## [DIRECTIONS]
Extend the passage about Hillary and Don Jones, picking up right after its last sentence, which is about her doubts over capital punishment.

## [DOCUMENT SEGMENT]
_ _ _

On the contrary, it was her political ideology that took front and center stage here, an interesting choice given the impressionable audience in attendance. Whereas during her religious speeches, she was preaching for the most part to people who were already committed Christians, at the Governor's School there existed a clear opportunity to influence a generation of young minds—much in the way that Don Jones had shaped hers. The fact that this school, in which she played such a crucial role, chose the writings of Sartre instead of John Wesley was telling.

Don Jones's Disciple

The Governor's School demonstrated that the idea of Don Jones continued to influence her faith, and in actuality the real Don Jones was still a source of spiritual guidance for Hillary. One such instance occurred for Hillary when she found herself grappling with the issue of capital punishment. For several years, Bill had been supporting capital punishment as a Southern governor, but Hillary had long had spiritual doubts about the Christianity behind supporting such a policy.

_ _ _

Rows from a dataset:

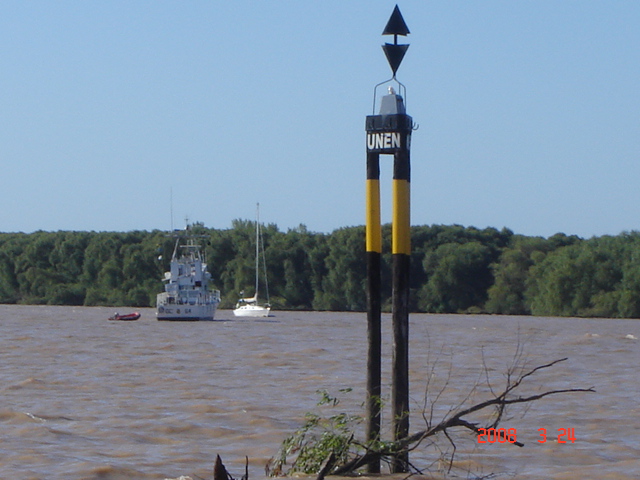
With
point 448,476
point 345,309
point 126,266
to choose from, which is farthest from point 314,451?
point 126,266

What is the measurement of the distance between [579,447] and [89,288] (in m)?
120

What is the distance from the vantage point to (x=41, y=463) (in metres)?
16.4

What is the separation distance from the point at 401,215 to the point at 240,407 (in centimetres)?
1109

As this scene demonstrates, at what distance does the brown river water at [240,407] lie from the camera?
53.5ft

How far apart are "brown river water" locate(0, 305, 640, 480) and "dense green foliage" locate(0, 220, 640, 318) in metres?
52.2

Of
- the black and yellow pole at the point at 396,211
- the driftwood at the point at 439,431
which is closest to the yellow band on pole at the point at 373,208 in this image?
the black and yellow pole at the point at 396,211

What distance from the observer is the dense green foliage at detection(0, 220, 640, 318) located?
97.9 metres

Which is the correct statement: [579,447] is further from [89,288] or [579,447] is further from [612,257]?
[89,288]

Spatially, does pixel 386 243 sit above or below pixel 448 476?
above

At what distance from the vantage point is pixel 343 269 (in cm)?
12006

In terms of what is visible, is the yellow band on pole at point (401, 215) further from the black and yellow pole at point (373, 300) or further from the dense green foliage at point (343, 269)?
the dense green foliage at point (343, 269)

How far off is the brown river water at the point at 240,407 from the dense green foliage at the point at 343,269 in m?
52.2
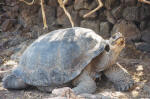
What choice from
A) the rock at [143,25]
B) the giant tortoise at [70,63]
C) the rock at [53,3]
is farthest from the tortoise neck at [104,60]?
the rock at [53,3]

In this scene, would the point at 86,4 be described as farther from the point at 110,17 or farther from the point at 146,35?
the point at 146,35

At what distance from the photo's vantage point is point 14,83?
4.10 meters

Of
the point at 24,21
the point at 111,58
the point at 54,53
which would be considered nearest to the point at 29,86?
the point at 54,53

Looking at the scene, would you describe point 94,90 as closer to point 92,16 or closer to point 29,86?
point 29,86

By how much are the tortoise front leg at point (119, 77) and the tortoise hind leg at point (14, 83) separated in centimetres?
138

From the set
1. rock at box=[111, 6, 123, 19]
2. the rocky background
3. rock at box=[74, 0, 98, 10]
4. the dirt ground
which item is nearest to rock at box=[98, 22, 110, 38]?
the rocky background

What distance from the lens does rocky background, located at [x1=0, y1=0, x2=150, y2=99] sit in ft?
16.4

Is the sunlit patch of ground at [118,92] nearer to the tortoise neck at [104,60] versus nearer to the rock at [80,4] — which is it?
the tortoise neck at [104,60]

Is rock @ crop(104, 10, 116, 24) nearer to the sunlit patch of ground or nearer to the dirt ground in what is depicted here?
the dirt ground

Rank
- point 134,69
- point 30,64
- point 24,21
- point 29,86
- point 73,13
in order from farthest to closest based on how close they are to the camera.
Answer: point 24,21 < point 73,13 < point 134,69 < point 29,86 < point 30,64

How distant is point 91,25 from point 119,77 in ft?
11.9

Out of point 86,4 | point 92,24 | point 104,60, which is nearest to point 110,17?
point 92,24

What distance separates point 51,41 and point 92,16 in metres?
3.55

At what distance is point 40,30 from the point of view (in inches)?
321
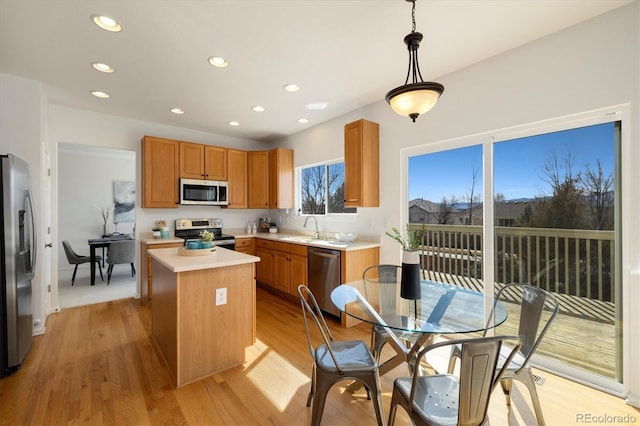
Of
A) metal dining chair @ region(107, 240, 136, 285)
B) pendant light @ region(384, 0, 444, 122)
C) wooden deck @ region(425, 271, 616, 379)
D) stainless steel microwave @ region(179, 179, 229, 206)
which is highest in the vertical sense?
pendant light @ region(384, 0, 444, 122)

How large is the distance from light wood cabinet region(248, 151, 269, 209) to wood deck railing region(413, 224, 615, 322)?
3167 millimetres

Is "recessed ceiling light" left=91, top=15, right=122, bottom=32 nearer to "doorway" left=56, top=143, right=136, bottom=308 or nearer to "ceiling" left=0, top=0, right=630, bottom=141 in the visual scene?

_ _ _

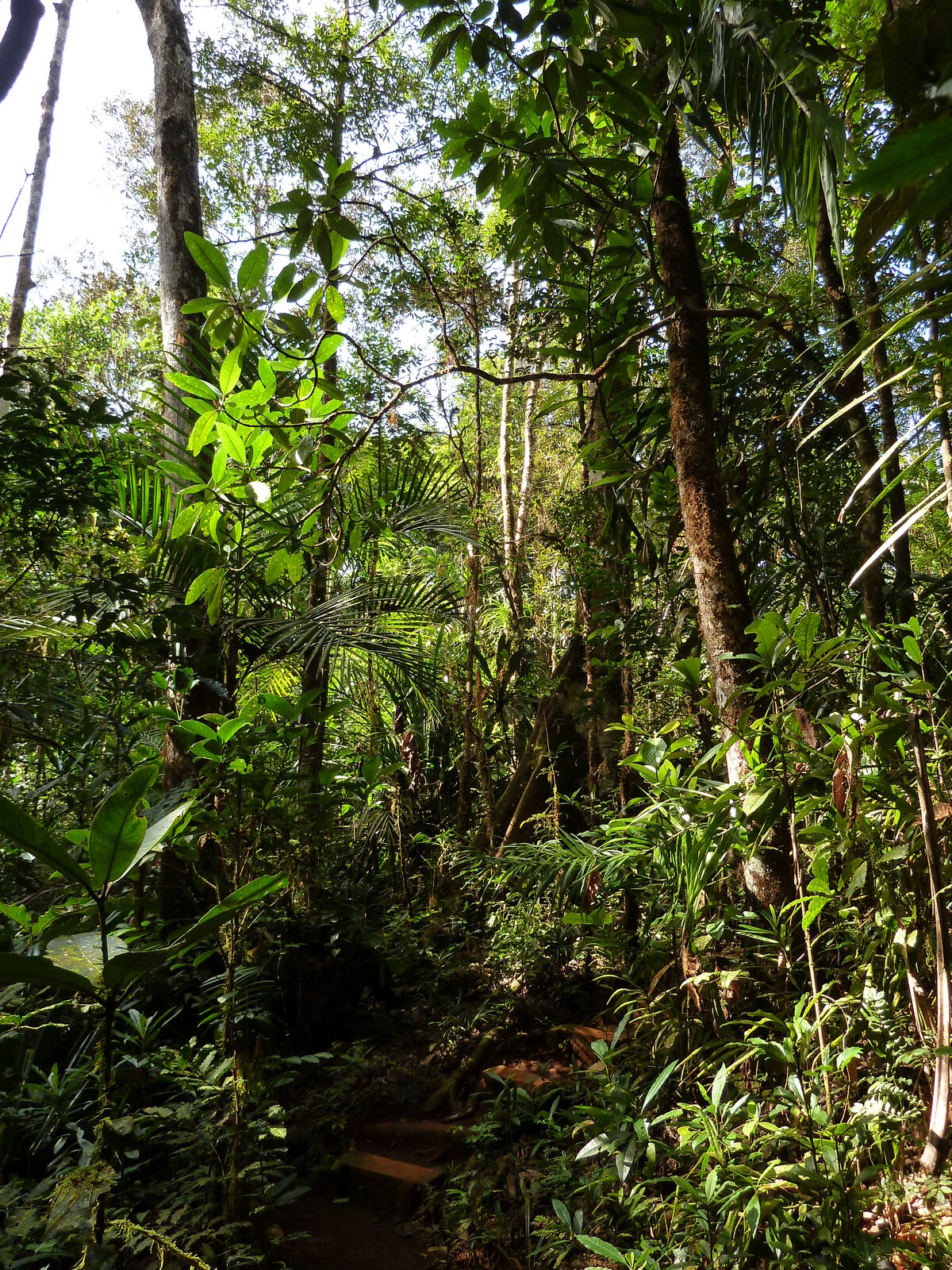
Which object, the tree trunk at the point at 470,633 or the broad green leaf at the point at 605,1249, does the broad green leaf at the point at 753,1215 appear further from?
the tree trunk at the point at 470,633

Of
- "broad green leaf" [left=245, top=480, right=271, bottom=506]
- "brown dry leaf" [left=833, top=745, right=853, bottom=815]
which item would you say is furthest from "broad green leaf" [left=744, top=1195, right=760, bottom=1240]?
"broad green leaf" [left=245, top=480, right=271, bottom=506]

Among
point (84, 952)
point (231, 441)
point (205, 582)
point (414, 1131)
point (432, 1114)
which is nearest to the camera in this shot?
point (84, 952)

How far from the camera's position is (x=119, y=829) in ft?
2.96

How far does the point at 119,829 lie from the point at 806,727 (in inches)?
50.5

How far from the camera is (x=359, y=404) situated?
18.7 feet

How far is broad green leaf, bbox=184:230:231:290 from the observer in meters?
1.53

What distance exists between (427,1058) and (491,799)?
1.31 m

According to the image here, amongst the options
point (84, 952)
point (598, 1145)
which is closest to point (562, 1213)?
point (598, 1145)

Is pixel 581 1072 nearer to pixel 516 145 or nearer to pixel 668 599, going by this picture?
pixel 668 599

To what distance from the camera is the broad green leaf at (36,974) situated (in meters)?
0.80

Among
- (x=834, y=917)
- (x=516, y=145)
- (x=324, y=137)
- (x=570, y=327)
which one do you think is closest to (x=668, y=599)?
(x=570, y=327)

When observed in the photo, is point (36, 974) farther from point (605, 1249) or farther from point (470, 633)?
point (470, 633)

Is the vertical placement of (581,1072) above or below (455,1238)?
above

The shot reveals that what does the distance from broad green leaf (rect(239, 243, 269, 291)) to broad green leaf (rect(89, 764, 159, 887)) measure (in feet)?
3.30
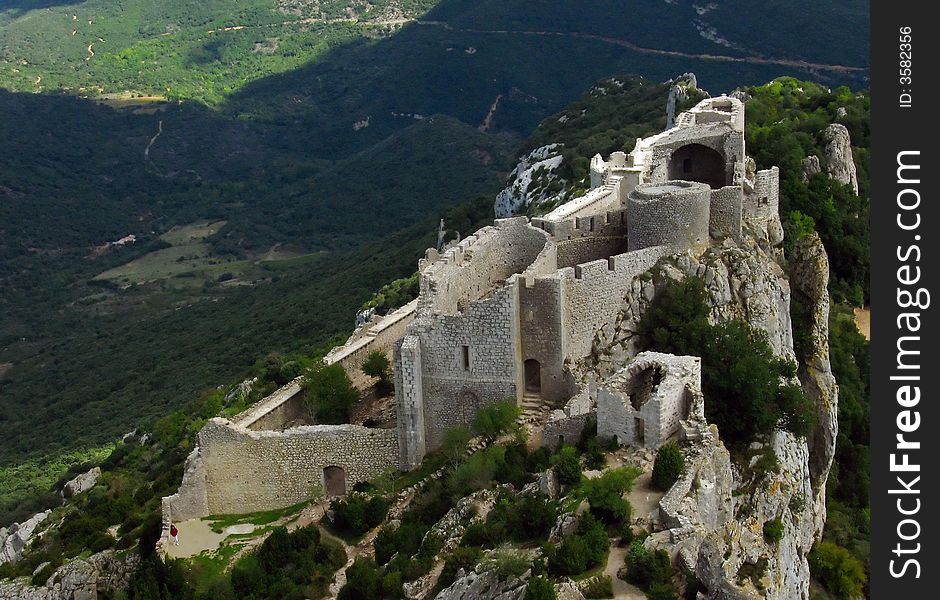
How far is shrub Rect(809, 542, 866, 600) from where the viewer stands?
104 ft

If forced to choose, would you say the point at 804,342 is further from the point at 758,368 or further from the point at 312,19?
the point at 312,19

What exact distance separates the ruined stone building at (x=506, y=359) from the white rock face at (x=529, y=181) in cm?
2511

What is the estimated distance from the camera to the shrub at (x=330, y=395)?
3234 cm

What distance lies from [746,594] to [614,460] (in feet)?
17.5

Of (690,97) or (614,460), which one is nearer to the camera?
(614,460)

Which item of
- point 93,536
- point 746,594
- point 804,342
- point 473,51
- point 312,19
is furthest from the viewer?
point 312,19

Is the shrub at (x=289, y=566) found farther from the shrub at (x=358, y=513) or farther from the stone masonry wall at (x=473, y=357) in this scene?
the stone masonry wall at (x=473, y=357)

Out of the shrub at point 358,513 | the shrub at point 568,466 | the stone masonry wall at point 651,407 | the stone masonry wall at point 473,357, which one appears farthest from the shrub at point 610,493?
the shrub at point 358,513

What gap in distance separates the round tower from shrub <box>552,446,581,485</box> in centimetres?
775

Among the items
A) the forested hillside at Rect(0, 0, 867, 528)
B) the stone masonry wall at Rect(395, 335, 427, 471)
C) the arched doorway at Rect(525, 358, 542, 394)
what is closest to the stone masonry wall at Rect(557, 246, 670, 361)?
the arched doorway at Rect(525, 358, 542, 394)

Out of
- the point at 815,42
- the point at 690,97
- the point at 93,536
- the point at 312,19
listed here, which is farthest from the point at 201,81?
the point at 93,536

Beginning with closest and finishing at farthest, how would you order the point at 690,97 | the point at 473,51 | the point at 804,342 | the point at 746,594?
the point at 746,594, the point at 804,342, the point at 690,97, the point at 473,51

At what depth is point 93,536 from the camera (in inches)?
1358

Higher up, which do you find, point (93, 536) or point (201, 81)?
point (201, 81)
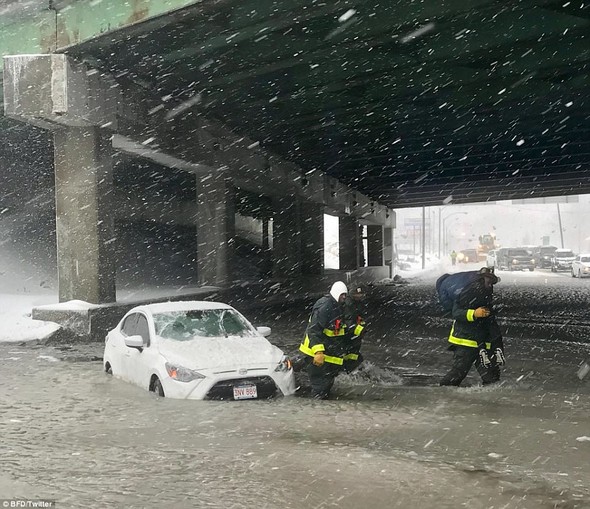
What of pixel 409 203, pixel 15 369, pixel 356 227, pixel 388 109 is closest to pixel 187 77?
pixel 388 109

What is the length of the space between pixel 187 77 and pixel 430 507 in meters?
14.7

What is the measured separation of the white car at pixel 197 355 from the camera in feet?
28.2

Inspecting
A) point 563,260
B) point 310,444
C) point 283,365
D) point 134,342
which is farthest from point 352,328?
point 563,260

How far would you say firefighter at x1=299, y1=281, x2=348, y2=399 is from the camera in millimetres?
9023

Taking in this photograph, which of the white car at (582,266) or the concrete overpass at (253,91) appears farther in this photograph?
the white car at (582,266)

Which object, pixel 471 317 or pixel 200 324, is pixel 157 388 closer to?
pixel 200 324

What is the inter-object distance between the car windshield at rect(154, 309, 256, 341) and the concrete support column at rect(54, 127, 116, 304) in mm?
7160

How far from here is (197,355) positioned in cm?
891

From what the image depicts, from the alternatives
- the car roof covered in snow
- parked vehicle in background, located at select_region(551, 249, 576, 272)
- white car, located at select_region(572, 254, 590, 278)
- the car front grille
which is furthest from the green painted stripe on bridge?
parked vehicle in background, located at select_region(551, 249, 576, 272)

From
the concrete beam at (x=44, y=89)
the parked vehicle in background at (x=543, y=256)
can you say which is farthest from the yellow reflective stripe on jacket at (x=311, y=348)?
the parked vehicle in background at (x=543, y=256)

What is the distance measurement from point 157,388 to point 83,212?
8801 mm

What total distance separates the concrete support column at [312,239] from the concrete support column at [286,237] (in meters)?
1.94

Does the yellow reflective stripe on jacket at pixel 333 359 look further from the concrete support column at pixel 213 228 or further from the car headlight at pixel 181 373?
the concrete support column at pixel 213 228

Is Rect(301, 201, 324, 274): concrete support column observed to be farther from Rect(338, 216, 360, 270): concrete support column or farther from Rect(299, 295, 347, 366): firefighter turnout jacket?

_ _ _

## [THE RESPONSE]
While the topic had long provided Bill with a good issue to help position himself as a moderate, Hillary seemed more ambivalent. As Jones told Judith Warner, he discussed this specific issue with Hillary when Governor Clinton was once considering whether to commute a capital sentence for a serial killer and rapist. Hillary “agonized” over the decision, and consulted Jones. Jones told her, “Well, I believe there is such a thing as punitive justice; that's part of the whole concept of justice. And I think some people have forfeited their right to life because of the heinous deed that they've committed.” In response, says Jones, Hillary told him, “Well, I think I agree with you.”

However, says Jones, it was evident that Hillary “was struggling with the question of could she conscientiously as a Christian say that.
There was a tad of uncertainty about that. And I attribute that to her faith.”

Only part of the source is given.